Cyber Incident Victim: SCUF Gaming International
Date:
Feb 2021
Location:
United States of America
Summary
SCUF Gaming International suffered a web skimming attack where threat actors compromised its online store using third-party vendor credentials, injecting malicious scripts to harvest customers' credit card details including names, numbers, expiration dates, CVVs, email addresses, and billing information. Over 32,000 individuals were impacted, with PayPal transactions unaffected. The company later disclosed a separate incident involving an exposed internal development database containing personal and payment records of over 1.1 million customers. Unusual activity alerts from its payment processor prompted an investigation leading to skimmer removal, though affected customers were advised to monitor accounts for potential fraud.

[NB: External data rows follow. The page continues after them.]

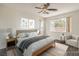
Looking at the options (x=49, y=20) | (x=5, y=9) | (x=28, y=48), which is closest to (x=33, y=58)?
(x=28, y=48)

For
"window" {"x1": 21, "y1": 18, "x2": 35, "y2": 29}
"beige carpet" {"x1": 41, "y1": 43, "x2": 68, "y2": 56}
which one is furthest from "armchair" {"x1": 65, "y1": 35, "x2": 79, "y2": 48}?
"window" {"x1": 21, "y1": 18, "x2": 35, "y2": 29}

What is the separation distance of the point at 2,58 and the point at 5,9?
860 mm

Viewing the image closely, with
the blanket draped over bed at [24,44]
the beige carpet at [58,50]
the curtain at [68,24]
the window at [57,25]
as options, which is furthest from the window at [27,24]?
the curtain at [68,24]

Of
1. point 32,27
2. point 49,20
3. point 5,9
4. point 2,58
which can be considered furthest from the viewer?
point 49,20

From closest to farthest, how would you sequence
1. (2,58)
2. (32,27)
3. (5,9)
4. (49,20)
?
(2,58) < (5,9) < (32,27) < (49,20)

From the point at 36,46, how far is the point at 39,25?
0.44 meters

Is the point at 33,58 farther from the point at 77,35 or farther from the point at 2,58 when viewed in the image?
the point at 77,35

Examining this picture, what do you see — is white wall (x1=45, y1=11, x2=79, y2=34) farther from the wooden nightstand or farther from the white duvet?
the wooden nightstand

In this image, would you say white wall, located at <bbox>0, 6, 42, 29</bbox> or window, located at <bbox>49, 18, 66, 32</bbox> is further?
window, located at <bbox>49, 18, 66, 32</bbox>

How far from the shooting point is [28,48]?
1.50m

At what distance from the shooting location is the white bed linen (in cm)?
145

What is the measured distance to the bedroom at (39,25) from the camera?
149 cm

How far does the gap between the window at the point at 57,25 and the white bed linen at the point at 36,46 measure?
232 mm

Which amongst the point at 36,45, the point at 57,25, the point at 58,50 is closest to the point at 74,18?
the point at 57,25
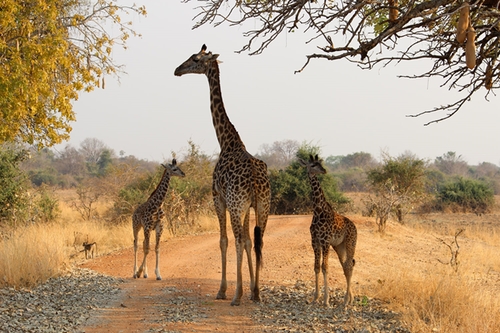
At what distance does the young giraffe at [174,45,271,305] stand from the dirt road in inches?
22.9

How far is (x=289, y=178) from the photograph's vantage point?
2495cm

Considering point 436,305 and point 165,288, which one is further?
point 165,288

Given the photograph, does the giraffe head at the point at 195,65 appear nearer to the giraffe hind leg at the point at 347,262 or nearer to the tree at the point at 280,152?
the giraffe hind leg at the point at 347,262

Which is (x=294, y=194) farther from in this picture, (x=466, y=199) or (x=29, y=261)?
(x=29, y=261)

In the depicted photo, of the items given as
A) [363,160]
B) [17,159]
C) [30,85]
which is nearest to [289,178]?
[17,159]

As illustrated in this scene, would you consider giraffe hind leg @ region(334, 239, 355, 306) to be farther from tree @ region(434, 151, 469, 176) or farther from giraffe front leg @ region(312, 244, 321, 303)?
tree @ region(434, 151, 469, 176)

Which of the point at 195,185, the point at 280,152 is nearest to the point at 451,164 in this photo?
the point at 280,152

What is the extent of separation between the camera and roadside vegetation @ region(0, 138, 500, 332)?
25.3ft

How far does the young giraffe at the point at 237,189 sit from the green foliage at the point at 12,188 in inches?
341

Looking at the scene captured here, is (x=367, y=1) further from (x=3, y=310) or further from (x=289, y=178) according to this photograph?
(x=289, y=178)

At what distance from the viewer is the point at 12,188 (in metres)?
15.8

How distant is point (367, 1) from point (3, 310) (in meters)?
5.94

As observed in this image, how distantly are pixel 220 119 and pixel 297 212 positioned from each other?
616 inches

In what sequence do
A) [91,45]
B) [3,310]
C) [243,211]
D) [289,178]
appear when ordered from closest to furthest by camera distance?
[3,310] → [243,211] → [91,45] → [289,178]
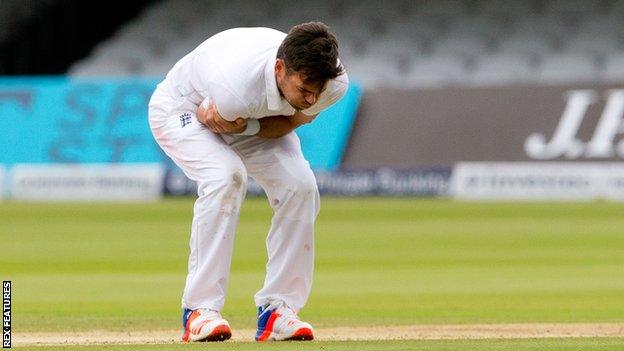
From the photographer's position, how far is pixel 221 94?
233 inches

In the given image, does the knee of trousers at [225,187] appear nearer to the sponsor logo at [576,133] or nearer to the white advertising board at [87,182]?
the sponsor logo at [576,133]

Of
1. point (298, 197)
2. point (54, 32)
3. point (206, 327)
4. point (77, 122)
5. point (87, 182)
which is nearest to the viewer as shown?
point (206, 327)

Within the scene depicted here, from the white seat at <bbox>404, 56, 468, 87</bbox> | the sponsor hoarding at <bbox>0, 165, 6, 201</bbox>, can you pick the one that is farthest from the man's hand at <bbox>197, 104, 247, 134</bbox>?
the white seat at <bbox>404, 56, 468, 87</bbox>

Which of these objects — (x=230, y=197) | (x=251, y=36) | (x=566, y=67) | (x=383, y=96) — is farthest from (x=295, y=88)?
(x=566, y=67)

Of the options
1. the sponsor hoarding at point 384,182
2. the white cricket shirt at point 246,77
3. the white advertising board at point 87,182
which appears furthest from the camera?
the white advertising board at point 87,182

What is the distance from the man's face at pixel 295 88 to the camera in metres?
5.73

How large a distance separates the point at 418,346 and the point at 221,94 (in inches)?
51.9

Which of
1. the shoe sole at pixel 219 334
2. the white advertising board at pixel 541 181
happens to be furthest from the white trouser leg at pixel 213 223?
the white advertising board at pixel 541 181

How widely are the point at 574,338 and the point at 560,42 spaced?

| CIA Posture | Motives | Tactics, Techniques & Procedures |
|---|---|---|
| Available to members | 1 motive | 1 technique |
| Threat Actors | Type | Location |
|---|---|---|
| 0 actors | Available to members | Available to members |
Description
On February 3, 2021, attackers compromised SCUF Gaming International’s online store by leveraging login credentials belonging to a third-party vendor, gaining unauthorized access to the company’s backend systems. The threat actors deployed a malicious JavaScript-based skimming script—a technique associated with e-Skimming or Magecart attacks—designed to harvest payment card details entered by customers during checkout. This script operated undetected for over six weeks, capturing cardholder names, email addresses, billing addresses, credit card numbers, expiration dates, and CVV codes from transactions processed between February 3 and March 16, 2021. On February 18, SCUF Gaming’s payment processor alerted the company to unusual activity involving credit cards used on its platform, prompting an investigation. The skimmer was identified and removed on March 16 following a forensic examination conducted with third-party specialists. SCUF Gaming confirmed PayPal transactions were unaffected, limiting the breach’s scope to direct credit card payments. The company later disclosed to the Office of the Maine Attorney General that 32,645 individuals were impacted by the incident.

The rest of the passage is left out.